Key Points
The presence of ≥3 large focal lesions is associated with poor outcome in newly diagnosed myeloma patients.
The prognostic impact of multiple large focal lesions is independent of R-ISS, GEP70, and extramedullary disease.
Abstract
Spatial intratumor heterogeneity is frequently seen in multiple myeloma (MM) and poses a significant challenge for risk classifiers, which rely on tumor samples from the iliac crest. Because biopsy-based assessment of multiple skeletal sites is difficult, alternative strategies for risk stratification are required. Recently, the size of focal lesions (FLs) was shown to be a surrogate marker for spatial heterogeneity, suggesting that data from medical imaging could be used to improve risk stratification approaches. Here, we investigated the prognostic value of FL size in 404 transplant-eligible, newly diagnosed MM patients.

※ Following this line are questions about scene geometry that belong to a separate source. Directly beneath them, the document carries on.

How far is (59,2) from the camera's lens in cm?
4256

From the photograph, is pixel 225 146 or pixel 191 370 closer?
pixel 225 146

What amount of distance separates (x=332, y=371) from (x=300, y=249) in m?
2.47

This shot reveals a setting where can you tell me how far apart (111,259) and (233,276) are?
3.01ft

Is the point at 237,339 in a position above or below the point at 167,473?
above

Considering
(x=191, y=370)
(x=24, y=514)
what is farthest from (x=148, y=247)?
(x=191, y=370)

Using diffusion-weighted magnetic resonance imaging with background suppression, we identified the presence of multiple large FLs as a strong prognostic factor. Patients with at least 3 large FLs with a product of the perpendicular diameters >5 cm2 were associated with poor progression-free survival (PFS) and overall survival (OS; median, 2.3 and 3.6 years, respectively). This pattern, seen in 13.8% of patients, was independent of the Revised International Staging System (RISS), gene expression profiling (GEP)–based risk score, gain(1q), or extramedullary disease (hazard ratio, 2.7 and 2.2 for PFS and OS in multivariate analysis, respectively). The number of FLs lost its negative impact on outcome after adjusting for FL size. In conclusion, the presence of at least 3 large FL is a feature of high risk, which can be used to refine the diagnosis of this type of disease behavior and as an entry criterion for risk-stratified trials.
Introduction
Significant progress has been made in the therapy of multiple myeloma (MM) but a subset, considered to have high-risk (HiR) disease, have not benefitted to the same extent and still undergo early disease progression within 2 to 3 years.1 It is crucial to develop new therapies for these patients and a prerequisite for the design of dedicated trials is the use of effective tools to identify HiR at presentation. The past decade has seen considerable effort put into the development of risk classifiers. However, the latest clinical risk stratifier, the Revised International Staging System (R-ISS),2 and gene expression profiling (GEP)–based risk classifiers such as the GEP70,3 which include molecular data for tumor cells from the iliac crest, have limited sensitivity. Thus, there is considerable potential to improve risk stratification approaches.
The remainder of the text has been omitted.